As of Could, 34 of Santa Ana’s 355 sworn officers have been feminine. Nationally, about 12% to 13% of full-time sworn officers are feminine and solely 3 % are in management positions.
Garcia has been a welcoming face for SAPD for ladies keen on police work. She and fellow officers have visited faculties, profession gala’s and neighborhood occasions selling policing as a profession path. She was additionally a part of the primary all-female group from the division that ran within the 120-mile Baker to Vegas legislation enforcement run.
Garcia represents a brand new perspective amongst police departments that promotes officers as guardians of the neighborhood as a lot as enforcers of legal guidelines. She brings a contemporary authenticity and may join with each the neighborhood she grew up in and the police division that protects the neighborhood members.
When she went on a ride-along with SAPD, a swap was flipped. “That was my first introduction to policing and it left a final impression,” Officer Natalie Garcia stated. (Photograph/Santa Ana Police Division)
Selling heritage
Garcia believes she is especially suited to this position as a Hispanic lady.
“Our neighborhood is predominately Hispanic,” she stated. “Working patrol and with the ability to talk in Spanish to assist individuals as if I have been speaking to my family members, is rewarding.”
This helps her kind relationships between the neighborhood and the police division.
Garcia’s roots are in Santa Ana. Along with visiting her grandparents all through a lot of her childhood on the Westside of Santa Ana, Garcia’s mother has been a trainer within the Santa Ana Unified Faculty District for over 20 years.
“I by no means thought I’d be a police officer,” she stated, though she majored in Criminal Justice at Cal State Lengthy Seashore. Garcia’s plans after commencement have been to proceed into legislation college. Nevertheless, interning at a legislation workplace and being desk-bound with paperwork did little to have interaction Garcia.
A defining second
When she went on a ride-along with SAPD, a swap was flipped.
“That was my first introduction to policing and it left a final impression,” Garcia stated.

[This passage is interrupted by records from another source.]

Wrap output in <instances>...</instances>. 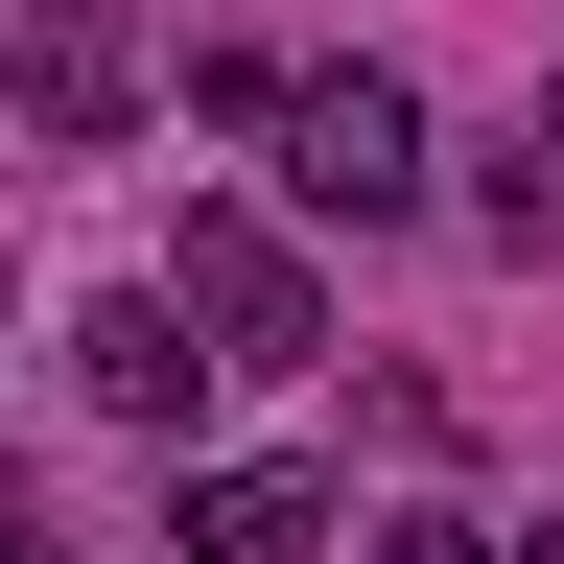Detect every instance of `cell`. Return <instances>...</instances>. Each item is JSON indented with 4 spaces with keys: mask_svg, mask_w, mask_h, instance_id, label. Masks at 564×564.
<instances>
[{
    "mask_svg": "<svg viewBox=\"0 0 564 564\" xmlns=\"http://www.w3.org/2000/svg\"><path fill=\"white\" fill-rule=\"evenodd\" d=\"M0 564H47V494H24V470H0Z\"/></svg>",
    "mask_w": 564,
    "mask_h": 564,
    "instance_id": "cell-7",
    "label": "cell"
},
{
    "mask_svg": "<svg viewBox=\"0 0 564 564\" xmlns=\"http://www.w3.org/2000/svg\"><path fill=\"white\" fill-rule=\"evenodd\" d=\"M518 165H541V188H564V70H541V118H518Z\"/></svg>",
    "mask_w": 564,
    "mask_h": 564,
    "instance_id": "cell-8",
    "label": "cell"
},
{
    "mask_svg": "<svg viewBox=\"0 0 564 564\" xmlns=\"http://www.w3.org/2000/svg\"><path fill=\"white\" fill-rule=\"evenodd\" d=\"M0 306H24V282H0Z\"/></svg>",
    "mask_w": 564,
    "mask_h": 564,
    "instance_id": "cell-10",
    "label": "cell"
},
{
    "mask_svg": "<svg viewBox=\"0 0 564 564\" xmlns=\"http://www.w3.org/2000/svg\"><path fill=\"white\" fill-rule=\"evenodd\" d=\"M0 118L118 141V118H141V24H118V0H0Z\"/></svg>",
    "mask_w": 564,
    "mask_h": 564,
    "instance_id": "cell-3",
    "label": "cell"
},
{
    "mask_svg": "<svg viewBox=\"0 0 564 564\" xmlns=\"http://www.w3.org/2000/svg\"><path fill=\"white\" fill-rule=\"evenodd\" d=\"M494 564H564V541H494Z\"/></svg>",
    "mask_w": 564,
    "mask_h": 564,
    "instance_id": "cell-9",
    "label": "cell"
},
{
    "mask_svg": "<svg viewBox=\"0 0 564 564\" xmlns=\"http://www.w3.org/2000/svg\"><path fill=\"white\" fill-rule=\"evenodd\" d=\"M377 564H494V541L447 518V494H400V518H377Z\"/></svg>",
    "mask_w": 564,
    "mask_h": 564,
    "instance_id": "cell-6",
    "label": "cell"
},
{
    "mask_svg": "<svg viewBox=\"0 0 564 564\" xmlns=\"http://www.w3.org/2000/svg\"><path fill=\"white\" fill-rule=\"evenodd\" d=\"M70 400H95V423H141V447H165V423L212 400V329L165 306V282H95V306H70Z\"/></svg>",
    "mask_w": 564,
    "mask_h": 564,
    "instance_id": "cell-4",
    "label": "cell"
},
{
    "mask_svg": "<svg viewBox=\"0 0 564 564\" xmlns=\"http://www.w3.org/2000/svg\"><path fill=\"white\" fill-rule=\"evenodd\" d=\"M306 541H329V470H282V447H236V470L165 494V564H306Z\"/></svg>",
    "mask_w": 564,
    "mask_h": 564,
    "instance_id": "cell-5",
    "label": "cell"
},
{
    "mask_svg": "<svg viewBox=\"0 0 564 564\" xmlns=\"http://www.w3.org/2000/svg\"><path fill=\"white\" fill-rule=\"evenodd\" d=\"M165 306L212 329V377H282V352L329 329V282H306V236H282V212H188V236H165Z\"/></svg>",
    "mask_w": 564,
    "mask_h": 564,
    "instance_id": "cell-2",
    "label": "cell"
},
{
    "mask_svg": "<svg viewBox=\"0 0 564 564\" xmlns=\"http://www.w3.org/2000/svg\"><path fill=\"white\" fill-rule=\"evenodd\" d=\"M282 188H306V212H352V236H400V212H423V95H400V70H282Z\"/></svg>",
    "mask_w": 564,
    "mask_h": 564,
    "instance_id": "cell-1",
    "label": "cell"
}]
</instances>
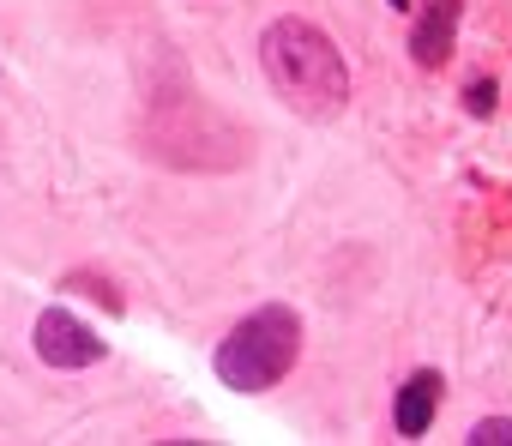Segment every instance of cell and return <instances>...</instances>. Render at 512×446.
<instances>
[{"label": "cell", "instance_id": "6da1fadb", "mask_svg": "<svg viewBox=\"0 0 512 446\" xmlns=\"http://www.w3.org/2000/svg\"><path fill=\"white\" fill-rule=\"evenodd\" d=\"M260 67L272 91L308 121H326L350 103V67L314 19H272L260 37Z\"/></svg>", "mask_w": 512, "mask_h": 446}, {"label": "cell", "instance_id": "7a4b0ae2", "mask_svg": "<svg viewBox=\"0 0 512 446\" xmlns=\"http://www.w3.org/2000/svg\"><path fill=\"white\" fill-rule=\"evenodd\" d=\"M302 356V320L296 308H253L223 344H217V380L235 392H272Z\"/></svg>", "mask_w": 512, "mask_h": 446}, {"label": "cell", "instance_id": "3957f363", "mask_svg": "<svg viewBox=\"0 0 512 446\" xmlns=\"http://www.w3.org/2000/svg\"><path fill=\"white\" fill-rule=\"evenodd\" d=\"M37 356L49 368H91V362H103V338L79 314L49 308V314H37Z\"/></svg>", "mask_w": 512, "mask_h": 446}, {"label": "cell", "instance_id": "277c9868", "mask_svg": "<svg viewBox=\"0 0 512 446\" xmlns=\"http://www.w3.org/2000/svg\"><path fill=\"white\" fill-rule=\"evenodd\" d=\"M458 19H464V0H434V7L416 19V31H410V55H416V67H446L452 61V43H458Z\"/></svg>", "mask_w": 512, "mask_h": 446}, {"label": "cell", "instance_id": "5b68a950", "mask_svg": "<svg viewBox=\"0 0 512 446\" xmlns=\"http://www.w3.org/2000/svg\"><path fill=\"white\" fill-rule=\"evenodd\" d=\"M440 374L434 368H416L404 386H398V404H392V422H398V434L404 440H422L428 434V422H434V410H440Z\"/></svg>", "mask_w": 512, "mask_h": 446}, {"label": "cell", "instance_id": "8992f818", "mask_svg": "<svg viewBox=\"0 0 512 446\" xmlns=\"http://www.w3.org/2000/svg\"><path fill=\"white\" fill-rule=\"evenodd\" d=\"M470 446H512V422H506V416L476 422V428H470Z\"/></svg>", "mask_w": 512, "mask_h": 446}, {"label": "cell", "instance_id": "52a82bcc", "mask_svg": "<svg viewBox=\"0 0 512 446\" xmlns=\"http://www.w3.org/2000/svg\"><path fill=\"white\" fill-rule=\"evenodd\" d=\"M464 109H470V115H494V79H470Z\"/></svg>", "mask_w": 512, "mask_h": 446}, {"label": "cell", "instance_id": "ba28073f", "mask_svg": "<svg viewBox=\"0 0 512 446\" xmlns=\"http://www.w3.org/2000/svg\"><path fill=\"white\" fill-rule=\"evenodd\" d=\"M404 7H410V0H392V13H404Z\"/></svg>", "mask_w": 512, "mask_h": 446}]
</instances>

The exercise, the tempo, the variability, all of that appealed to her.
A part of the patrol space of her ride-along overlapped the place Garcia grew up, giving her a nostalgic expertise.
Garcia stated she went on a minimum of a half-dozen ride-a-longs with totally different departments. All of them strengthened her curiosity in police work and “each one in every of them drew me again to right here,” she stated of Santa Ana.
When the time got here to use for departments, the Orange County Sheriff’s Division was hiring, so she signed with them, went by way of the O.C. Sheriff’s Regional Coaching Academy Police Academy, and spent two years as a Deputy assigned to the Central Ladies’s Jail.
She values the time she spent as a Sheriff’s Deputy and is grateful to the division for giving her the chance, although “my finish objective was right here (in Santa Ana),” she stated.
Garcia was employed by SAPD in 2019. Since then, she has labored patrol on each watch and was on the High quality of Life Group earlier than shifting over to the Social Media and Recruitment Group.
She was a key member in serving to set up the division’s new Pre-Academy, which prepares newly employed officers for the trials they may face as soon as they enter the Police Academy.
Garcia stated she is happy as she settles into the job.
“Each day brings one thing totally different, she stated. “As PIO, I hope to be artistic and revolutionary, and convey mild to the division.”